Erlesenes – Höhere Mathematik,
Kommunistisches und George Orwell

von Wolfgang Brauer

Im Jahr 2000 listete das Clay Mathematics Institute (CMI) in Cambridge (Massachusetts) sieben mathematische Probleme auf, für deren Lösung es jeweils ein Preisgeld von einer Million US-Dollar aussetzte. Die Fachwelt bezeichnet sie als „Millenniumsprobleme“. Bislang wurde nur eines davon gelöst, die Poincaré-Vermutung vom russischen Mathematiker Grigori Jakowlewitsch Perelman. Perelman, eine einigermaßen exzentrische Persönlichkeit, lehnte das Preisgeld ab. Patrick Hofmann muss die Biografie des Russen fasziniert haben. Für Hofmann, der 2002 über Edmund Husserls Theorie der Beschreibung promovierte, stellten die „nebulösen, geistigen Abgründe“ der Millenniumsprobleme – auf die er über Perelman aufmerksam wurde – „eine Provokation und Herausforderung“ dar. So der Autor in einem vom Penguin Verlag veröffentlichten Interview. Hofmann nahm die Provokation auf, schrieb einen Roman und lässt seinen Helden Oliver Seuß auf das einzige Problem der Clay-Liste los, das schon im Jahre 1900 vom deutschen Mathematiker David Hilbert auf dessen Liste ungelöster mathematischer Probleme gesetzt wurde: die Riemannsche Vermutung. Deren Beweis könnte der Schlüssel zur Lösung des Geheimnisses der Primzahlen sein, sozusagen der „Weltformel“ der Zahlentheorie. Mit geradezu dramatischen Konsequenzen ließen sich hier Denkgerüste für die weitere Entwicklung von KI und Kosmologie entwickeln. Hofmann deutet ersteres nur an – und konzentriert sich stattdessen auf die innere Biografie seines Helden, der als ungewünschtes und ungeliebtes Kind in der ostdeutschen Provinz aufwächst und nur in der Mathematik inneren Halt findet. Die bewahrt ihn vor dem drohenden Absturz in das alkoholgetränkte Nirwana seiner nicht-mathematischen sozialen Umgebung. Hofmann zeichnet das Bild letzterer, es geht hauptsächlich um die Familie seines Helden, mit einer Präzision, die beim Lesen Schmerzen bereiten kann. Ja, so ist es. Das ist ganz großes Erzählen. Schwieriger wird es, als Ina, die begabte Physikerin, ins Spiel kommt, von der sich Oliver zunächst nur benutzt fühlt. Das ändert sich im Laufe der Handlung. Der Autor hat Mitleid mit seinem Helden. Scheinbar zufällig – wie so oft in der Wissenschaftgeschichte, aber eben nur scheinbar zufällig – lässt er Oliver Seuß in der Situation seiner tiefsten Niederlage „an einem Dienstag im Februar […] einen Nagel in den Himmel der Mathematik“ einschlagen, der halten sollte. Dann schlägt das Leben zu.

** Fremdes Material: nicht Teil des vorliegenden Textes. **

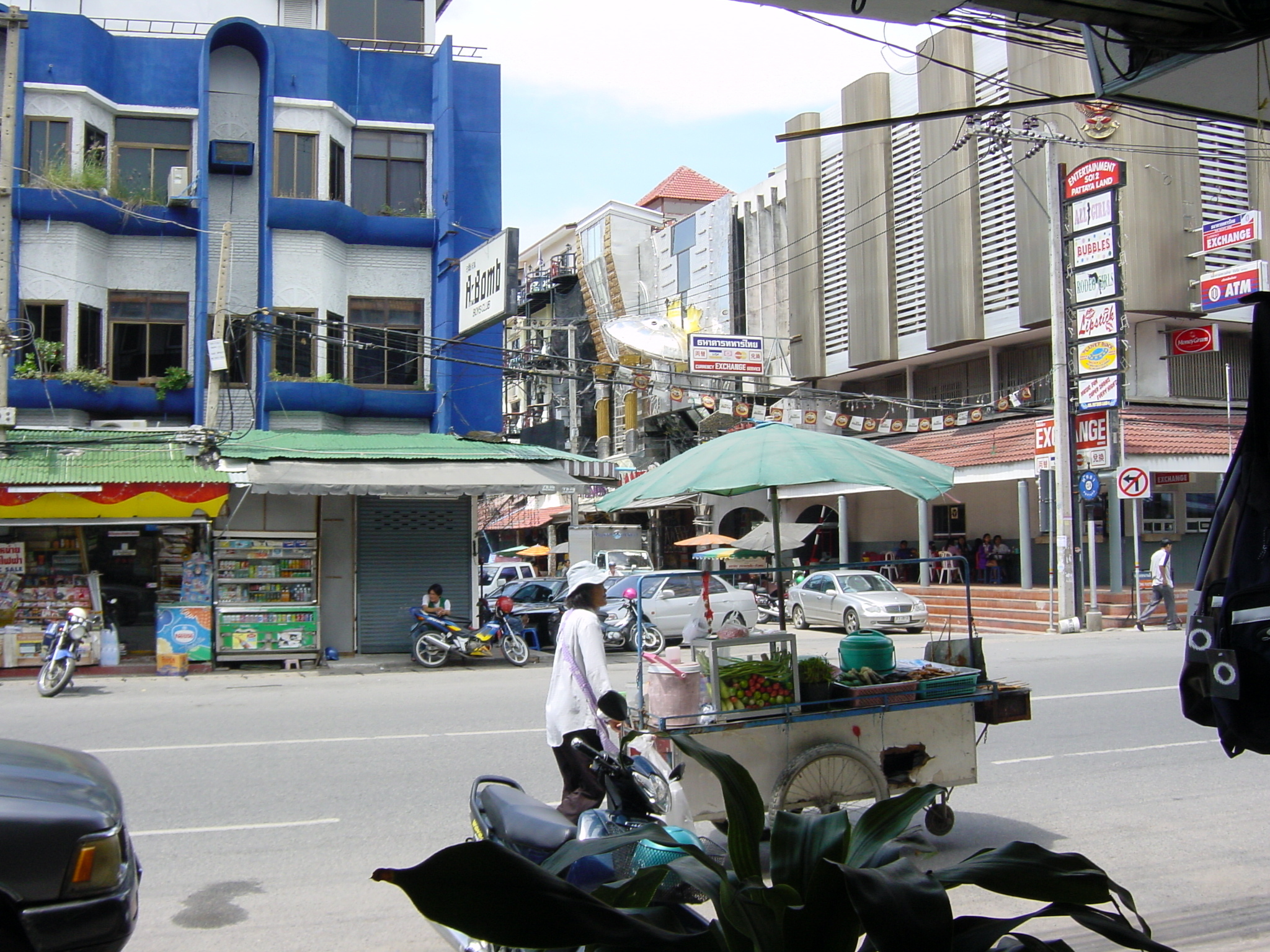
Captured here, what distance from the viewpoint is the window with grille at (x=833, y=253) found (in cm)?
3055

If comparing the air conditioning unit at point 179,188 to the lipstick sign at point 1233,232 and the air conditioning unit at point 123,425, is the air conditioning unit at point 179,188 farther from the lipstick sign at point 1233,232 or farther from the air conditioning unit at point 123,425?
the lipstick sign at point 1233,232

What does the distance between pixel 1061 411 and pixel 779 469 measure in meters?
16.0

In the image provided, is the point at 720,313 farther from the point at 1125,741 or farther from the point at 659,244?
the point at 1125,741

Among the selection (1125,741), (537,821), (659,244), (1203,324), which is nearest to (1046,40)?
(537,821)

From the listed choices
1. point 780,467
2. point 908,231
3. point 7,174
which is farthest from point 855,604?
point 7,174

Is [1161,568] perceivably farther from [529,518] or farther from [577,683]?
[529,518]

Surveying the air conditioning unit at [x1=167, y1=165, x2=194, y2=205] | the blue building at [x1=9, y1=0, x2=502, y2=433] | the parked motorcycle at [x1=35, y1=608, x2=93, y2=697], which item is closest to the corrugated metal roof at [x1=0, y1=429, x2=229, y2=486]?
the blue building at [x1=9, y1=0, x2=502, y2=433]

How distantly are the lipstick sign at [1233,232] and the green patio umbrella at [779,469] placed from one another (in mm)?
18449

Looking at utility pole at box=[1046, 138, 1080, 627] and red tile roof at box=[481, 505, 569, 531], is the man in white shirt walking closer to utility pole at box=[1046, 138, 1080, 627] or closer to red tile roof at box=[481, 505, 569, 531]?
utility pole at box=[1046, 138, 1080, 627]

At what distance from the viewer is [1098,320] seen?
2092 cm

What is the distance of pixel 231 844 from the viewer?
677 cm

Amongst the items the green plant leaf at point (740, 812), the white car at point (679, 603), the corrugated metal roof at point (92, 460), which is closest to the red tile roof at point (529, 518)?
the white car at point (679, 603)

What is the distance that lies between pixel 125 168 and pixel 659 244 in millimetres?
23013

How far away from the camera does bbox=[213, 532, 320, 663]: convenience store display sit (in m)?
16.8
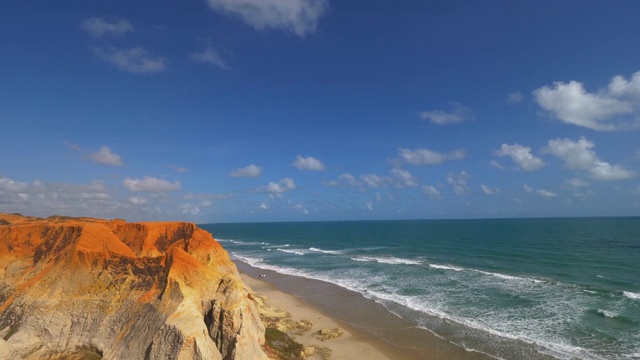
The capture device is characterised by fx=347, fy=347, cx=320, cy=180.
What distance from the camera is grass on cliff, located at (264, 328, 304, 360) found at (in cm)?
2035

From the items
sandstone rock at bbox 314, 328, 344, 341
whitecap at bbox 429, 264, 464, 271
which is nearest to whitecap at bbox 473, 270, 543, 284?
whitecap at bbox 429, 264, 464, 271

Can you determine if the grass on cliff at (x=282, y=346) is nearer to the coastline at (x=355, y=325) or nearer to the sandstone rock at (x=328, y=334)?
the coastline at (x=355, y=325)

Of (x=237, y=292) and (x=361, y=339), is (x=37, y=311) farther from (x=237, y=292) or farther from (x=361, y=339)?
(x=361, y=339)

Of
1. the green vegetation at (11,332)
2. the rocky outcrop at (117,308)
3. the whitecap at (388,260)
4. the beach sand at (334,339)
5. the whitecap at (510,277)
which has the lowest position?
the beach sand at (334,339)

Für die Lektüre dieses Romanes muss man nicht die um die Riemannsche Vermutung errichteten Formelgerüste lesen können. Ein Minimum an erkenntnistheoretischem Interesse reicht aus. Man muss auch nicht das besondere Sächsisch der Leipziger Tieflandsbucht sprechen – sich ein wenig auf diese Sprache einlassen zu wollen reicht ebenso wenig wie ein Minimum an Touri-Englisch, um den Reiz des Istanbul-Kapitels, einer erzählerischen Glanzleistung Patrick Hofmanns, voll umfänglich genießen zu können.

Patrick Hofmann: Nagel im Himmel. Penguin Verlag, München 2020, 320 Seiten, 22,00 Euro.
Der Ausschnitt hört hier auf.